Clause abusive

VEFA clause abusive

Le caractère abusif d’une clause s’apprécie au moment de la conclusion du contrat

Dans le cadre de l’acquisition d’une maison d’habitation par vente en état futur d’achèvement, des particuliers ont assigné le vendeur pour obtenir réparation de leur préjudice compte tenu du retard de délai de livraison (sept mois). La demande des particuliers a été acceptée en première instance et le vendeur a interjeté appel en invoquant une clause contractuelle selon laquelle le délai de livraison serait majoré des jours de retard consécutifs à la grève ou au dépôt de bilan d’une entreprise.

La Cour d’Appel d’Amiens (par arrêt en date du 1er février 2011) a décidé de faire droit aux revendications du vendeur, aux motifs que la clause litigieuse était abusive car cette clause, insérée dans un contrat conclu entre professionnel et non professionnel, confère systématiquement les effets de la force majeure à des évènements qui n’en présentent pas forcément le caractère.

La Cour de Cassation (Chambre Civile, 24 octobre 2012, pourvoi n°11-17800), visant l’article L 132-1 alinéas 1 et 5 du Code de la consommation, précise que :

- dans les contrats conclus entre professionnels et non-professionnels, les clauses abusives sont celles qui ont pour objet ou pour effet de créer, au détriment du non-professionnel, un déséquilibre significatif entre les droits et obligations des parties au contrat ;

- le caractère abusif d’une clause s’apprécie au moment de la conclusion du contrat en tentant compte de toutes les circonstances qui entourent la conclusion du contrat et de toutes les autres clauses du contrat.

Elle casse l’arrêt de la Cour d’Appel d’Amiens en considérant que la clause litigieuse n’avait ni pour objet, ni pour effet de créer un déséquilibre significatif entre les droits et obligations du contrat et n’était donc pas abusive.

* * * * * * *

Recopiez fidèlement le passage du texte sur la clause abusive qui commence à « La Cour de Cassation » et se termine à « donc pas abusive. ».

- **Données ci-dessous**:
* * * * * * *

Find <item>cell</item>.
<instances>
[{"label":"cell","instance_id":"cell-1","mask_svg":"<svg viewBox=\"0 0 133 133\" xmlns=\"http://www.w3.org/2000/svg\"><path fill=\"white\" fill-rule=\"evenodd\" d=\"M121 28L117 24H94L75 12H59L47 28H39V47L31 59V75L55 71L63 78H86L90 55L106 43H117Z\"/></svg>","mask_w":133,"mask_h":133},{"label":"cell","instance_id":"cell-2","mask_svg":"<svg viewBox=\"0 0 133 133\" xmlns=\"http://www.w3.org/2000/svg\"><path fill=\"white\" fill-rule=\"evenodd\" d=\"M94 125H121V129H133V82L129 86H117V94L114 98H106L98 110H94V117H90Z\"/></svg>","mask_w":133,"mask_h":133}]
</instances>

* * * * * * *

- **Réponse ci-dessous**:
La Cour de Cassation (Chambre Civile, 24 octobre 2012, pourvoi n°11-17800), visant l’article L 132-1 alinéas 1 et 5 du Code de la consommation, précise que :

- dans les contrats conclus entre professionnels et non-professionnels, les clauses abusives sont celles qui ont pour objet ou pour effet de créer, au détriment du non-professionnel, un déséquilibre significatif entre les droits et obligations des parties au contrat ;

- le caractère abusif d’une clause s’apprécie au moment de la conclusion du contrat en tentant compte de toutes les circonstances qui entourent la conclusion du contrat et de toutes les autres clauses du contrat.

Elle casse l’arrêt de la Cour d’Appel d’Amiens en considérant que la clause litigieuse n’avait ni pour objet, ni pour effet de créer un déséquilibre significatif entre les droits et obligations du contrat et n’était donc pas abusive.